Das ist kein Einzelfall. Die Leiharbeitskräfte sind Beschäftigte zweiter Klasse, die nicht nur schlechter verdienen, sondern auch weniger Rechte haben. Sie haben deutlich weniger Planungssicherheit; denn für den Entleihbetrieb gilt der Kündigungsschutz nicht. Vor allem sind sie aber zum Spielball der Unternehmen geworden. Diese können durch die Leiharbeit einfach ihr betriebswirtschaftliches Risiko auf die Beschäftigen übertragen. Schwächelt die Konjunktur, sind die Leiharbeitskräfte die ersten, die hinausgeworfen werden und auf staatliche Unterstützungsleistungen angewiesen sind. Diese Form der Beschäftigung ist meiner Meinung nach nicht mit einer sozialen Marktwirtschaft zu vereinbaren. Sozial ist nicht, was Arbeit schafft, sondern sozial ist, was gute Arbeit schafft.

(Beifall beim BÜNDNIS 90/DIE GRÜNEN und bei der SPD)

Kritikwürdig finde ich auch, dass die Bundesagentur für Arbeit immer mehr in Leiharbeit vermittelt, und dies, obwohl die meisten Leiharbeitskräfte – dabei geht es um Singlehaushalte und nicht um Familien -, zusätzlich ergänzendes Arbeitslosengeld II erhalten. Hier liegt die Leiharbeitsbranche weit vor allen anderen Branchen. Dennoch wirbt die Bundesagentur für Arbeit auf ihrer Homepage dafür – ich zitiere nochmals -:

Wenn Ihnen der Einsatz bei verschiedenen Arbeitgebern und Branchen gefällt, können Sie die Zeitarbeit zu Ihrem Dauerjob machen.

Ich finde das zynisch. Die BA sollte ihren Job endlich ernst nehmen und die Menschen in reguläre Beschäftigung vermitteln.

Sehr geehrte Kolleginnen und Kollegen, wir Grünen sind kritisch, aber auch selbstkritisch. Ich habe hier schon einmal gesagt, dass die Reform der Leiharbeit unter Rot-Grün ein Fehler war. Fehlentwicklungen können und müssen aber korrigiert werden. Die Verantwortung dafür liegt jetzt leider nicht bei uns, sondern bei Ihnen, bei den Regierungsfraktionen und der Bundesregierung. Hören Sie von den Regierungsfraktionen endlich auf, immer nur zu sagen, dass die Entwicklung durch Rot-Grün entstanden ist.

(Paul Lehrieder (CDU/CSU): Aber es stimmt! Das entspricht doch der historischen Wahrheit!)

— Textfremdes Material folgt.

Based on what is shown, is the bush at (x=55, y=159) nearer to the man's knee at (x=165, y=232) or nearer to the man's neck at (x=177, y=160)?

Lenken Sie damit nicht immer von Ihrer eigenen Verantwortung, von der Verantwortung der Regierungsfraktionen ab.

(Beifall beim BÜNDNIS 90/DIE GRÜNEN sowie bei Abgeordneten der SPD)

Auch die Argumentation, die ich immer wieder höre, dass 1 Million Leiharbeitskräfte lediglich 3 Prozent der Beschäftigten entsprechen, kann ich nicht gelten lassen. Entscheidend sind die Dynamik in der Branche und die Folgen auf dem Arbeitsmarkt, vor allem mit Blick auf die Freizügigkeit. Der Schutz der arbeitenden Menschen und die soziale Gerechtigkeit gehen durch die Leiharbeit immer mehr verloren. Die Wohlstandsversprechen der sozialen Wirtschaft, dass in Krisenzeiten alle gleichermaßen abgesichert sind und am Wachstum gerecht beteiligt werden, werden in der Realität immer seltener eingelöst. Fairness und soziale Verantwortung sehen für mich anders aus.

Sehr geehrte Kolleginnen und Kollegen von den Regierungsfraktionen, nehmen Sie die Fakten endlich ernst. Begreifen Sie endlich, dass es nicht nur um ein bisschen Missbrauchsbekämpfung geht, sondern um viel mehr. Es geht um einen grundsätzlichen Korrekturbedarf im Bereich der Leiharbeit. Kommen Sie zu Potte, und machen Sie endlich den Weg frei für reguläre Beschäftigung und faire Löhne.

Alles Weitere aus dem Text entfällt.